Istilah pencak silat pun sangat beraneka ragam sesuai dengan daerah, misal di Sumatera Barat ada istilah ‘silek’ dan ‘gayuang’; sedangkan di Jawa ada istilah ‘maempok’ dan ‘pencak’; di Madura dan Baewan ada istilah ‘mancak’, di Kabupaten Dompu, Nusa Tenggara Barat ada istilah ‘mpaa Sila’; dan Bulungan, Kalimantan Timur ada istilah ‘bemancek’.
Di daerah-daerah tersebut, pencak silat berakar kuat dalam interaksi sosial dan kebudayaan masyarakat pedesaan, baik sebagai hiburan, ritual, maupun tradisi nenek moyang. Dalam interaksi sosial dan budaya, banyak mitos-mitos pencak silat dikisahkan dan semua mitos tersebut menjadikan perempuan sebagai peran utama dan pelopor pencak silat (halaman 35).
Perguruan pencak silat
Saat menceritakan perbedaan faham di antara perguruan pencak silat, alm. Oong Maryono melakukan pengelompokkan dan penamaan yang menarik, yaitu konservatif, moderat, progresif, dan rasional liberal. Perbedaan tersebut muncul karena ada perbedaan tujuan dan metode pelatihan.
Sebagai contoh, perguruan silat dengan faham konservatif tidak mengenal organisasi resmi, iuran bulanan, maupun pakaian seragam. Karena sifatnya yang informal, perguruan silat konservatif tidak tersebar luar dan murid-muridnya tinggal secara terkonsentrasi dekat dengan tempat tinggal sang guru. Lalu, kerahasiaan ilmu menjadi faktor esensial yang dianut perguruan silat konservatif sehingga usaha mengetahui dan mendokumentasikan ilmu silat dari perguruan konservatif menjadi hal yang sulit dilakukan.
Berbeda dengan perguruan konservatif, perguruan silat moderat bersedia gerakan dan teknik silat di muka publik, antara lain dalam bentuk seni seperti ludruk di Jawa Timur dan ketoprak di Jawa Tengah. Namun, jika perguruan moderat diminta untuk menunjukkan ilmunya dengan mengikuti pertandingan silat resmi, mereka cenderung menolak dan hal ini serupa dengan perguruan konservatif.
Perguruan silat progresif mulai muncul awal abad 20 dan berkembang dengan pesat pasca 1930. Secara umum, perguruan progresif memodifikasi jurus baku yang sudah ada dan disampaikan secara turun-temurun. Pembaruan tersebut dilakukan perguruan progresif dengan tujuan mengembangkan pencak silat sebagai ilmu bela diri dan kesegaran jasmani, sekaligus ilmu olahraga prestasi. Karenanya, mereka berpendapat bahwa pencak silat dapat dan harus dipertandingkan layaknya beladiri populer dari luar negeri.

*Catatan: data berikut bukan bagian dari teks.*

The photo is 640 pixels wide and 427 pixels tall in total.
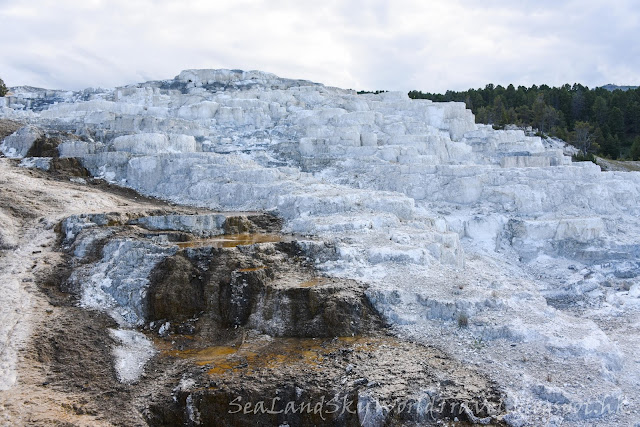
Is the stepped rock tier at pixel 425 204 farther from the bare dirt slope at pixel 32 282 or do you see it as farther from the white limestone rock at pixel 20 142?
the bare dirt slope at pixel 32 282

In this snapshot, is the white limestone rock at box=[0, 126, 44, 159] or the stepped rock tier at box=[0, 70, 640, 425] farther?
the white limestone rock at box=[0, 126, 44, 159]

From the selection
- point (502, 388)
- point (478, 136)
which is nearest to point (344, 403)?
point (502, 388)

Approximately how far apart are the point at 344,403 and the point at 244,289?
4.43 metres

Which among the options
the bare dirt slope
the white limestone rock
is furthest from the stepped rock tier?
the bare dirt slope

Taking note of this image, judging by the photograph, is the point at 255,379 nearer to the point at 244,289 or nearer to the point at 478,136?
the point at 244,289

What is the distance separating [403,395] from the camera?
8.73 meters

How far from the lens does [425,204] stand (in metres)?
22.0

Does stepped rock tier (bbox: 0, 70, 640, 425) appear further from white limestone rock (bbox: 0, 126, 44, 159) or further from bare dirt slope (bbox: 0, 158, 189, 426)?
bare dirt slope (bbox: 0, 158, 189, 426)

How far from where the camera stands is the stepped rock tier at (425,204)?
10172 mm

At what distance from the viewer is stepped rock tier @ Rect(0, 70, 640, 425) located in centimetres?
1017

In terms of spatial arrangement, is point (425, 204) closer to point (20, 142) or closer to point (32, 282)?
point (32, 282)

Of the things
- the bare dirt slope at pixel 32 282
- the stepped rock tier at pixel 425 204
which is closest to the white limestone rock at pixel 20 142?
the stepped rock tier at pixel 425 204

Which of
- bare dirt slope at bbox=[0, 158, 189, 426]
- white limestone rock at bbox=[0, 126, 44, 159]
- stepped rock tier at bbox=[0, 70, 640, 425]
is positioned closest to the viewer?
bare dirt slope at bbox=[0, 158, 189, 426]

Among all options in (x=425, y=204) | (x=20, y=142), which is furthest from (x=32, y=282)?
(x=425, y=204)
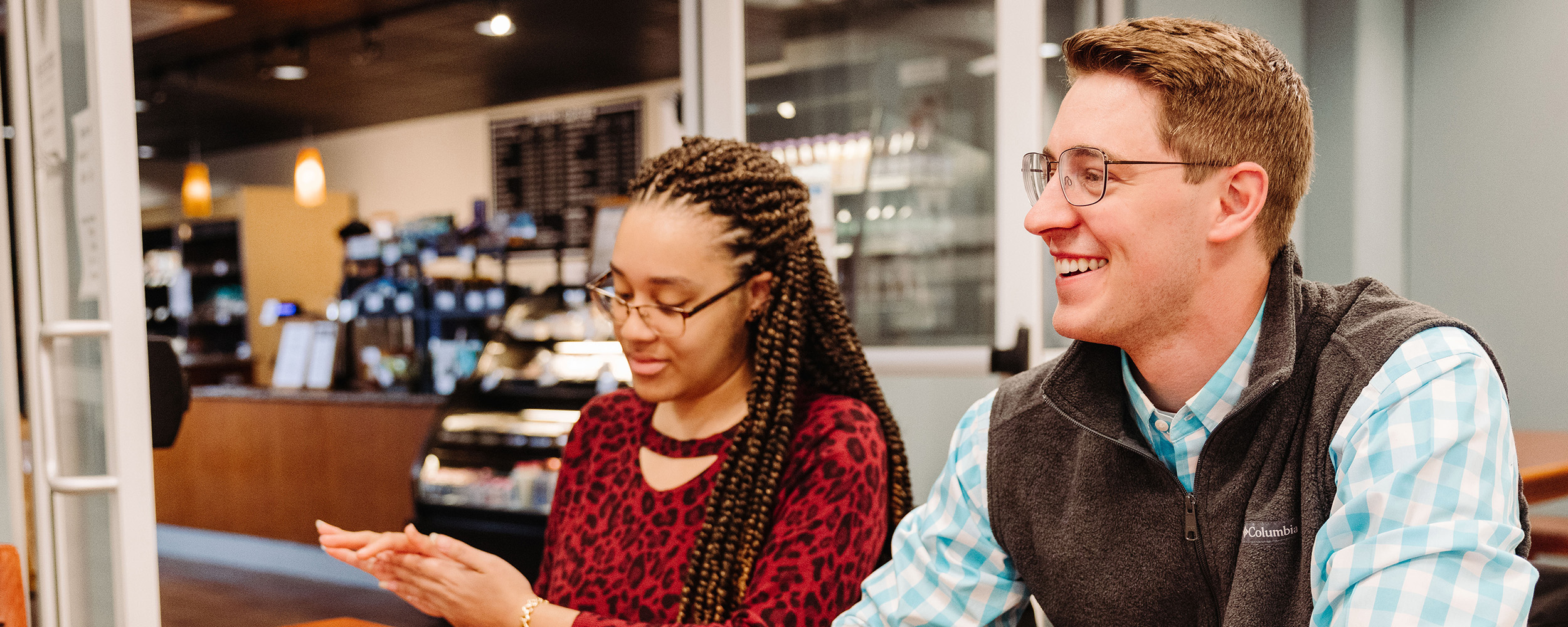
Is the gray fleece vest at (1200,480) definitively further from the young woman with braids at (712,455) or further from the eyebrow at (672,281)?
the eyebrow at (672,281)

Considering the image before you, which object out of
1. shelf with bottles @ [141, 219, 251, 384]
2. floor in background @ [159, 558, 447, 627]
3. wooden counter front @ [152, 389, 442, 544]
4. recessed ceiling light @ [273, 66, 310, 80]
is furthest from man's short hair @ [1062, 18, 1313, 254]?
shelf with bottles @ [141, 219, 251, 384]

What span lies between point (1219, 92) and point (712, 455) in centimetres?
90

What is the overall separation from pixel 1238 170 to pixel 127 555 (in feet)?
5.52

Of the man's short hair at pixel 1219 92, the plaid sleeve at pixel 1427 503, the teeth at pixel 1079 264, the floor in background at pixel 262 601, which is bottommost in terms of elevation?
the floor in background at pixel 262 601

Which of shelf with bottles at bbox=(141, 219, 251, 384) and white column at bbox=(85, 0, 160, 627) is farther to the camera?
shelf with bottles at bbox=(141, 219, 251, 384)

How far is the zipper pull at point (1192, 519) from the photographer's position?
3.43 ft

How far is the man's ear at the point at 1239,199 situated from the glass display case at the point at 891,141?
75.8 inches

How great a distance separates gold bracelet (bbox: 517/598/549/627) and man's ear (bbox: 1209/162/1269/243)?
96cm

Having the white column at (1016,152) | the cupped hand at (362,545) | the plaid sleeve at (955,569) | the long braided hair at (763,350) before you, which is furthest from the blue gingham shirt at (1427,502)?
the white column at (1016,152)

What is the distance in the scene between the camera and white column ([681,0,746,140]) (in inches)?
114

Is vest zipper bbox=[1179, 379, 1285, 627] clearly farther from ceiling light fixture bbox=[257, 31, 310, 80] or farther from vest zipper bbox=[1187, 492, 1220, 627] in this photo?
ceiling light fixture bbox=[257, 31, 310, 80]

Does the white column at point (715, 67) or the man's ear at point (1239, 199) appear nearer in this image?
the man's ear at point (1239, 199)

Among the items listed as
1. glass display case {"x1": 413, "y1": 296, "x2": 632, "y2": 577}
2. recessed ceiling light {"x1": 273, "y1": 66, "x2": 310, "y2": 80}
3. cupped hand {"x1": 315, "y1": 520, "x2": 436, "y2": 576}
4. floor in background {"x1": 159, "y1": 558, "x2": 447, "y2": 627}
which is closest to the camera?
cupped hand {"x1": 315, "y1": 520, "x2": 436, "y2": 576}

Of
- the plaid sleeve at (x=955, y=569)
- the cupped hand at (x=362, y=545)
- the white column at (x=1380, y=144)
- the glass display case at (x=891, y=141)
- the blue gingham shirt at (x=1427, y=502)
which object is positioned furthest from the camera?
the white column at (x=1380, y=144)
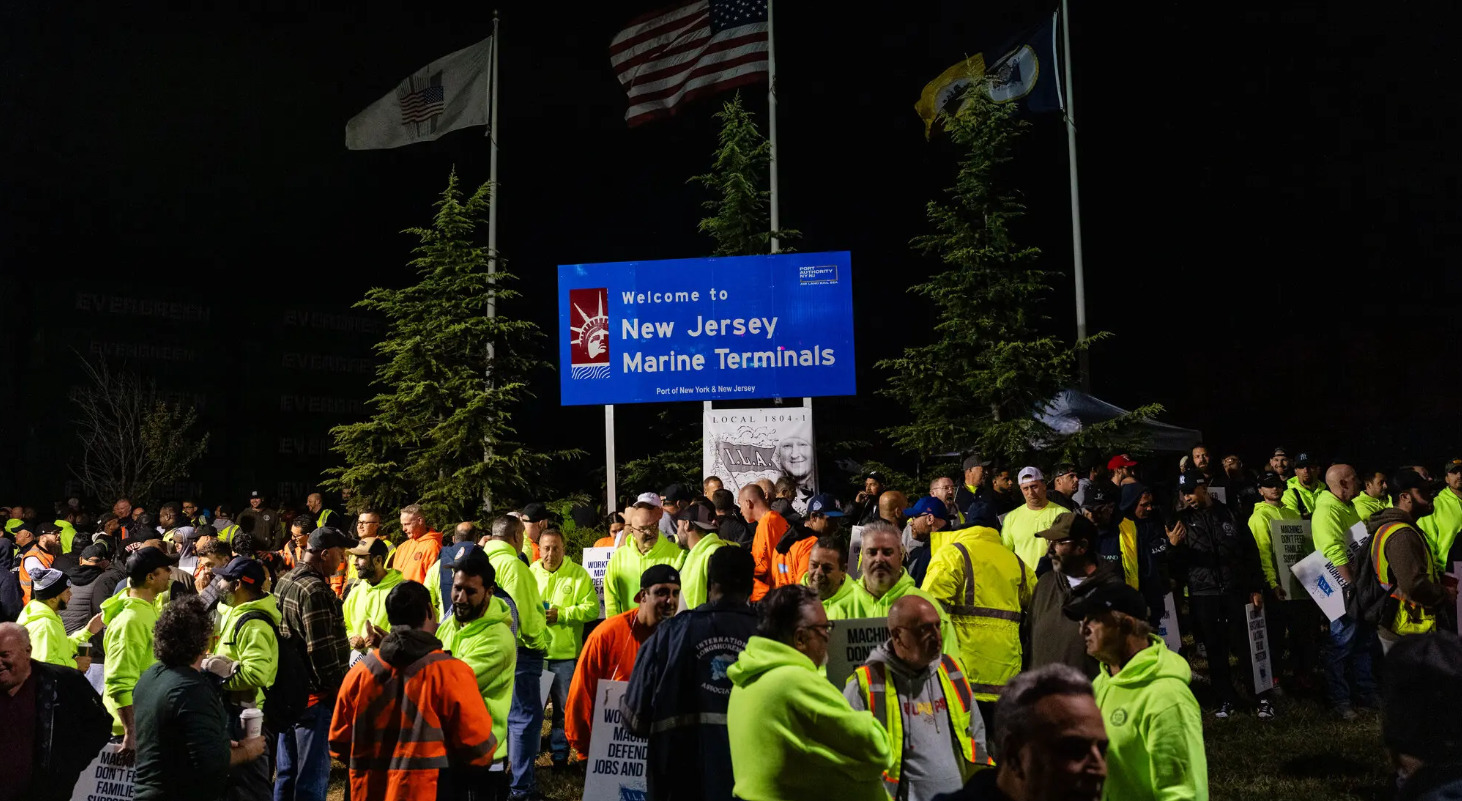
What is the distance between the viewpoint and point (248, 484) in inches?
2085

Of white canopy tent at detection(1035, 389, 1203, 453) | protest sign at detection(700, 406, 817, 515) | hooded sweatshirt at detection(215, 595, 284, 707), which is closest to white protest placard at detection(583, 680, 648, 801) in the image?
hooded sweatshirt at detection(215, 595, 284, 707)

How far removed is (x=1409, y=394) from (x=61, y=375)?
49.9m

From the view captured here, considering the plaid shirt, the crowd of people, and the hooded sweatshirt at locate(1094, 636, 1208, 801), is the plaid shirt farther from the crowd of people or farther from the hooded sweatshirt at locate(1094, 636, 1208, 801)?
the hooded sweatshirt at locate(1094, 636, 1208, 801)

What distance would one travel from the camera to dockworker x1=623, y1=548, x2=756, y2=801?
5.07 meters

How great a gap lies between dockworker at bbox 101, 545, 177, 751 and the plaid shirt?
798mm

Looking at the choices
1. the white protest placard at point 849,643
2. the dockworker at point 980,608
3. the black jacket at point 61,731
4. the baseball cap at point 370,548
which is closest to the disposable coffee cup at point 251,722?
the black jacket at point 61,731

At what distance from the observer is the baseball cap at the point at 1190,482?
11.5m

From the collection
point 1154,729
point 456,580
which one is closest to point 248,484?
point 456,580

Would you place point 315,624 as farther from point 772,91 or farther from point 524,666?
point 772,91

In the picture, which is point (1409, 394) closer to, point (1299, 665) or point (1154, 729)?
point (1299, 665)

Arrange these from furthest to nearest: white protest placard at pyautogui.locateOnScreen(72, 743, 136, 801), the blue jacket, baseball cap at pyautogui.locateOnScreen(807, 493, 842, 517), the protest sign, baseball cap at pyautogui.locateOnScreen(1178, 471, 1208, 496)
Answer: the protest sign, baseball cap at pyautogui.locateOnScreen(1178, 471, 1208, 496), baseball cap at pyautogui.locateOnScreen(807, 493, 842, 517), white protest placard at pyautogui.locateOnScreen(72, 743, 136, 801), the blue jacket

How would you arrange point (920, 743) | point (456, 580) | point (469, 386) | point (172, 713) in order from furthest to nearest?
point (469, 386), point (456, 580), point (172, 713), point (920, 743)

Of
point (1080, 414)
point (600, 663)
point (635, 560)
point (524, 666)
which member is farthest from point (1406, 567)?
point (1080, 414)

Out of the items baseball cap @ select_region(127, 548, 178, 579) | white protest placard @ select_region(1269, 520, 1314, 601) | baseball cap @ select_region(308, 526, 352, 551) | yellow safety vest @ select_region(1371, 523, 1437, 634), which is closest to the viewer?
baseball cap @ select_region(127, 548, 178, 579)
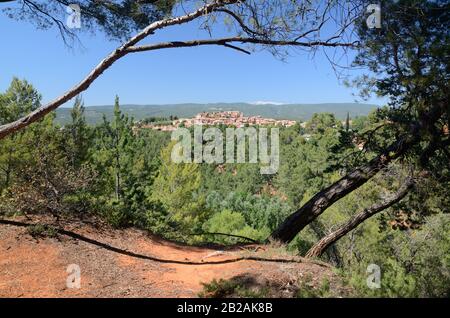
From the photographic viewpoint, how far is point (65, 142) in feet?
44.6

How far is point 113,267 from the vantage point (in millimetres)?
4613

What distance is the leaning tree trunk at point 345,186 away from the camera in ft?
18.1

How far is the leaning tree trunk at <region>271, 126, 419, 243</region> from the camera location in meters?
5.52

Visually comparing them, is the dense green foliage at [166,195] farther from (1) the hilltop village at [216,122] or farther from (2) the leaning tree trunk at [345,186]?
(1) the hilltop village at [216,122]

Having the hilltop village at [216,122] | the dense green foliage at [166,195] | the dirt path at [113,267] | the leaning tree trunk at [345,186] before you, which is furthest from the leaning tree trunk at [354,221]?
the hilltop village at [216,122]

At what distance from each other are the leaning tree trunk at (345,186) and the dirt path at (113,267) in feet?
3.19

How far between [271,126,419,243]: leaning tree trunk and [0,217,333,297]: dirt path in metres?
0.97

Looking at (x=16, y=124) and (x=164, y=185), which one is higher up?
(x=16, y=124)

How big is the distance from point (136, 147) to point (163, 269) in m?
13.5

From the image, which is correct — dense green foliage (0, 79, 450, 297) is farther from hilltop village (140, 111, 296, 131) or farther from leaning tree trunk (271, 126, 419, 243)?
hilltop village (140, 111, 296, 131)

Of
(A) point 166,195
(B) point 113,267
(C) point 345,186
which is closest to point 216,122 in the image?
(A) point 166,195

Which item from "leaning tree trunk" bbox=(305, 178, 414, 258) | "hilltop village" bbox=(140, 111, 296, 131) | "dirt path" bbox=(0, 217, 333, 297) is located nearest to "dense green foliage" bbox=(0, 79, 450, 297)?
"leaning tree trunk" bbox=(305, 178, 414, 258)
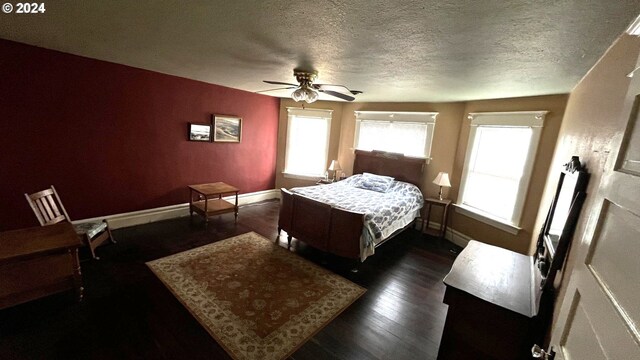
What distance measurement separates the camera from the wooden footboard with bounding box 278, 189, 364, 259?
9.71 feet

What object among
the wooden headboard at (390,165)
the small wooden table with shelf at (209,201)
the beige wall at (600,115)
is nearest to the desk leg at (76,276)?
the small wooden table with shelf at (209,201)

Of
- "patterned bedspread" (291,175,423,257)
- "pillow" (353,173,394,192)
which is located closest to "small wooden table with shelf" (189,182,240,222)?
"patterned bedspread" (291,175,423,257)

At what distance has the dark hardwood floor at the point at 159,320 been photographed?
1791 millimetres

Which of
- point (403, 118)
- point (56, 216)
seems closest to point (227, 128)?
point (56, 216)

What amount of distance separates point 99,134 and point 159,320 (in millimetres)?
2708

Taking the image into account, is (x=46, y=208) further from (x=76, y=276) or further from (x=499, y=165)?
(x=499, y=165)

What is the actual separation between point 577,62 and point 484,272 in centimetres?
173

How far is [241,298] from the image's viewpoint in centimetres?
238

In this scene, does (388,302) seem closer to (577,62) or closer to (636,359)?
(636,359)

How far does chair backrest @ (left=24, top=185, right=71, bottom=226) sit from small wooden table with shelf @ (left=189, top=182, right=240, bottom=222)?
1526mm

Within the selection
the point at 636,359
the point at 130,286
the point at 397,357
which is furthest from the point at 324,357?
the point at 130,286

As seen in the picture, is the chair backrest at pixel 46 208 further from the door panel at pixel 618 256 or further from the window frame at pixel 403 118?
the window frame at pixel 403 118

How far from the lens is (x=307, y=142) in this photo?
571cm

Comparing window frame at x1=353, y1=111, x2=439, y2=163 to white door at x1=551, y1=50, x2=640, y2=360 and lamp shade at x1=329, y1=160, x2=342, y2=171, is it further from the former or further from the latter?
white door at x1=551, y1=50, x2=640, y2=360
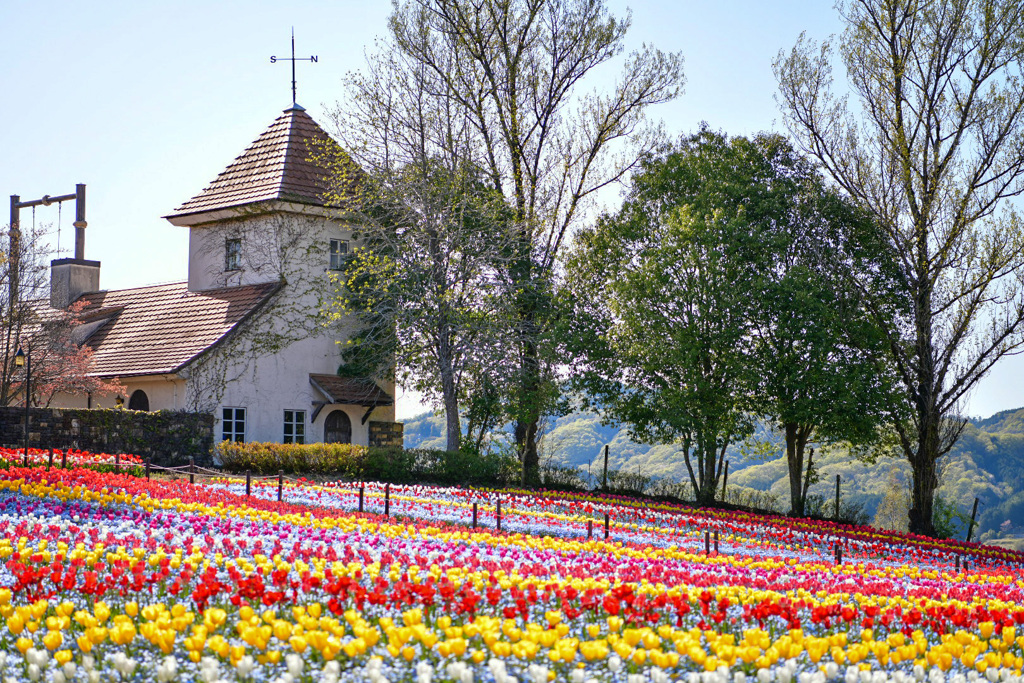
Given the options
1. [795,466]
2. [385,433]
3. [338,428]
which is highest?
[338,428]

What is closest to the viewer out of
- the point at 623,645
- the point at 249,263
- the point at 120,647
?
the point at 623,645

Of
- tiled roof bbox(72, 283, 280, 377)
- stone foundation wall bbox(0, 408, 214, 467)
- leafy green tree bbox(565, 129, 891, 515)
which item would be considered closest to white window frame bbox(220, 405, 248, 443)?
tiled roof bbox(72, 283, 280, 377)

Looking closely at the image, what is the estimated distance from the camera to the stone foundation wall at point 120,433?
22938mm

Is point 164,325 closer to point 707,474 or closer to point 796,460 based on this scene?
point 707,474

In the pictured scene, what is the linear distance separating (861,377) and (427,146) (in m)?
13.8

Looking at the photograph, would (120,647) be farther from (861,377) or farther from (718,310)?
(861,377)

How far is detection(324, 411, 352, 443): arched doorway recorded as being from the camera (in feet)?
98.4

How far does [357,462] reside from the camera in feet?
78.9

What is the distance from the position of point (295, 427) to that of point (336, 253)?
18.9 feet

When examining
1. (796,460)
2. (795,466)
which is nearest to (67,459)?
(795,466)

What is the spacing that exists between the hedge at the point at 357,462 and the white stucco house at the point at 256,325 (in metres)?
4.18

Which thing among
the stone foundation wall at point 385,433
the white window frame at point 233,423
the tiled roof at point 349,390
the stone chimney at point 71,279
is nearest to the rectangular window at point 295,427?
the tiled roof at point 349,390

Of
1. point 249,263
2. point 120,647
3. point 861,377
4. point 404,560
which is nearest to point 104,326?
point 249,263

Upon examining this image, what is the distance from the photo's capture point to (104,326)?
33.3 m
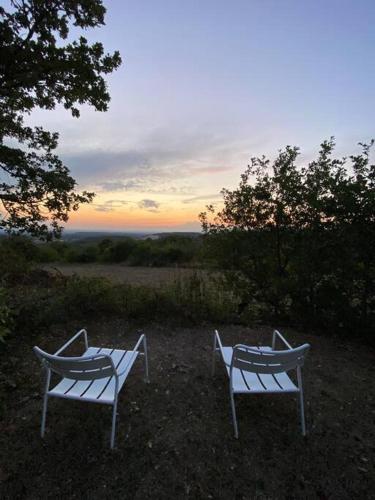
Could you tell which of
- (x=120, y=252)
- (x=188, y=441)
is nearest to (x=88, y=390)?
(x=188, y=441)

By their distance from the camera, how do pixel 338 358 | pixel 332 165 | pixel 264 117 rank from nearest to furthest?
pixel 338 358
pixel 332 165
pixel 264 117

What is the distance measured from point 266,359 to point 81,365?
144cm

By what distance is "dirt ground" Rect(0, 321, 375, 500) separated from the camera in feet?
5.61

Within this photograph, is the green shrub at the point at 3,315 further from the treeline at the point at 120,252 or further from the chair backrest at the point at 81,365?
the treeline at the point at 120,252

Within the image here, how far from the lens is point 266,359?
205 centimetres

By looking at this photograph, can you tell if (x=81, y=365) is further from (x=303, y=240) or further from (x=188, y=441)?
(x=303, y=240)

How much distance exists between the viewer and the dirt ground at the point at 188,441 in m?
1.71

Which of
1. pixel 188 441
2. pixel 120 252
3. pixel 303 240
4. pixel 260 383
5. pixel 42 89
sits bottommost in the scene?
pixel 188 441

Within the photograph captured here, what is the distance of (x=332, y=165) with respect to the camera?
3.90m

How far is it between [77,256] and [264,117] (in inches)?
536

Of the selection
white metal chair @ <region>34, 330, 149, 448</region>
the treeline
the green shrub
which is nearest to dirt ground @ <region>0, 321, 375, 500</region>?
white metal chair @ <region>34, 330, 149, 448</region>

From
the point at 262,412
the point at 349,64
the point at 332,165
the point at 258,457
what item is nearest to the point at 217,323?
the point at 262,412

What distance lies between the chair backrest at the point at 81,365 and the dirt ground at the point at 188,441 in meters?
0.60

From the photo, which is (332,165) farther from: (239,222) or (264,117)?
(264,117)
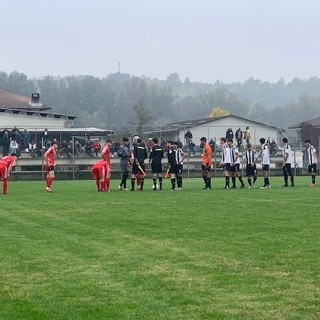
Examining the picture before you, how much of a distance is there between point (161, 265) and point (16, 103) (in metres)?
76.0

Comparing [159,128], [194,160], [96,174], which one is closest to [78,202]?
[96,174]

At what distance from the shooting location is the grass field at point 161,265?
9.04 meters

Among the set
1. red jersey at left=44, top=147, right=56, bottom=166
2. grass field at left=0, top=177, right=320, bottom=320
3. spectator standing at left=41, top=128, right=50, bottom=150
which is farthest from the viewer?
spectator standing at left=41, top=128, right=50, bottom=150

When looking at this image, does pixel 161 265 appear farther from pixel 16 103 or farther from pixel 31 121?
pixel 16 103

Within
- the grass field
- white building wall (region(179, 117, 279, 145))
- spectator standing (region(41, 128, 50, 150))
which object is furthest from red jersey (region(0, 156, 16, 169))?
white building wall (region(179, 117, 279, 145))

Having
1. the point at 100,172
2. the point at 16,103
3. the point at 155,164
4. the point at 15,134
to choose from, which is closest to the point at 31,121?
the point at 16,103

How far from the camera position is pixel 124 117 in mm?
164125

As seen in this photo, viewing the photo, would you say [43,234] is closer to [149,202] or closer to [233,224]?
[233,224]

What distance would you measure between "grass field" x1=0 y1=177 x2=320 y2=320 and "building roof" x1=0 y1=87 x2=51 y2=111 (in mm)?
63906

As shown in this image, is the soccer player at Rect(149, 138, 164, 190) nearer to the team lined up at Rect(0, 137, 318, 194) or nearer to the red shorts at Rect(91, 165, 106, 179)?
the team lined up at Rect(0, 137, 318, 194)

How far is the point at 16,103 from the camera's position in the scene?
86.4 metres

Terakhir, perguruan silat dengan faham rasional-liberal mulai muncul per tahun 1950. Kelompok perguruan silat rasional-liberal berasal dari golongan masyarakat menengah atas, berani ‘menyimpang’ dari pakem, dan memperbarui inti pencak silat dengan keyakinan bahwa bela diri rumpun melayu ini bukan bela diri statis. Maka, perguruan rasional liberal menghargai keterbukaan dan menolak ketertutupan seperti yang dilakukan kelompok perguruan konservatif.
Lain-lain
Selain hal-hal yang sudah saya jabarkan, masih sangat banyak informasi lainnya yang disampaikan alm. Oong Maryono dalam Pencak Silat Merentang Waktu, antara lain menceritakan awal mula penggunaan kata ‘pencak silat’ secara nasional dan resmi, asal mula pendirian Ikatan Pencak Silat Indonesia (IPSI), sejarah silat tanding termasuk kisah-kisah alm. Oong Maryono saat masih aktif dalam silat tanding yang kental dengan ‘pegangan’ dan jimat serta cenderung brutal. Dapatkan bukunya dan selamat membaca!